Surede ilk olarak kardeşler arası husumete ve sır saklamanın önemine dikkat çekilir. Sırlar önemlidir. Bazen insan içinde tutamadığı şeylerden de sıkıntı çekebilir. Etrafımızdaki insanların duygularını açıkça bilemediğimiz için, haset damarlarını da neyin kabartacağını bilemeyiz. Hiç beklemediğimiz bir anda, hiç beklemediğimiz ithamlarla karşılaşabiliriz. Bu bazen kendi öz kardeşlerimiz bile olabilir. Öyle ki, bu insanlar sizin en yakınınız olsa bile size zarar verme yoluna gidebilirler. En azından sizi etkisiz hale getirmeye çalışırlar ki, Hz. Yusuf’un kardeşleri de O’na duydukları kıskançlık duygusuna gem vuramayıp, şeytanın oyununa gelerek, ona tuzak kurmuşlardır. Öyle ki küçük Yusuf’u kandırmak ve onun gönlünü hoş tutmak için önce küçük ikramlarda bile bulundular.[6] Oysa niyetleri çok farklıdır.
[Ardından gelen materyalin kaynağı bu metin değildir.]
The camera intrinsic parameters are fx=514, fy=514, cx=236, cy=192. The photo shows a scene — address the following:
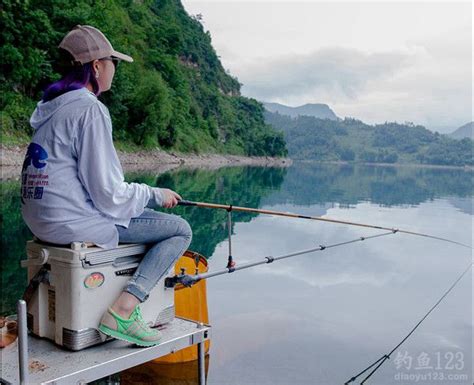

Çünkü onlar gerçeği görebilme yeteneklerini kaybetmiş hale gelmişlerdir. Yüreklerindeki kıskançlığın baskısı altında o an tüyler ürpertici eylemleri bile normalmiş gibi görüyorlar. Kendi kardeşleri durumundaki birinin canına, kendini savunmaktan aciz masum bir çocuğun canına kıymak gibi iğrenç bir eylem bile, onlara son derece basit görünebiliyor. Peygamber olmasalar da en azından peygamber çocukları olmalarına karşın yine de bu eylemi son derece sıradan bir iş biçiminde düşünebiliyorlar.[7]
Hemen peşi sıra gelen ikaz, duygularımıza, düşüncelerimizedir, ağzımızdan çıkan sözlerimizedir. Rabbimiz bizden hep güzel düşünmemizi, aklımıza hep iyi şeyler getirmemizi ve makul şeyler konuşmamızı nasihat etmektedir adeta o güzel kullarının üzerinden. İbn Ömer’den gelen bir rivayette: “Söylediğiniz sözlerle insanlara yalan söyleme fırsatı vermeyin, yoksa yalan söylerler. Çünkü Yakub’un evlatları, kurdun insanı yiyebileceğini bilmiyorlardı. O, “Ben onu kurt yer diye korkuyorum” diyerek fırsat verince onlar da “Onu kurt yedi” dediler.”[8] buyuran Efendiler Efendisi (s.a.s.), söylenen bir sözün sonunun nerelere varacağına işaret etmektedir açıkça.
Bir babanın karşılaşacağı en büyük imtihandır çocuğunu kaybetmek, hele buna bir de kendi oğulları sebep olmuşsa. Fakat dimdik durur Hz. Yakub hasretten içi yansa bile. Yusuf’un gömleğini kana bulayan fakat yırtmayı akıl edemeyen çocuklarına karşı sadece: “Ne zamandır bu kurt böyle yumuşak huylu oldu? Yusuf’u yemiş de gömleğini yırtmamış!”[9] der ve şunu ilave eder: “Nefisleriniz sizi aldatmış, bu işe sevk etmiş. Artık bana düşen, ümitvar olarak güzelce sabretmektir. Ne diyeyim, sizin bu anlattıklarınız karşısında, Allah’tan başka yardım edebilecek hiç kimse olamaz!”[10] Musibetle karşılaşana gereken en güzel tavır, sabr-ı cemildir ki, bunu en güzel şekliyle Hz. Yakub’un şahsında görmek mümkündür.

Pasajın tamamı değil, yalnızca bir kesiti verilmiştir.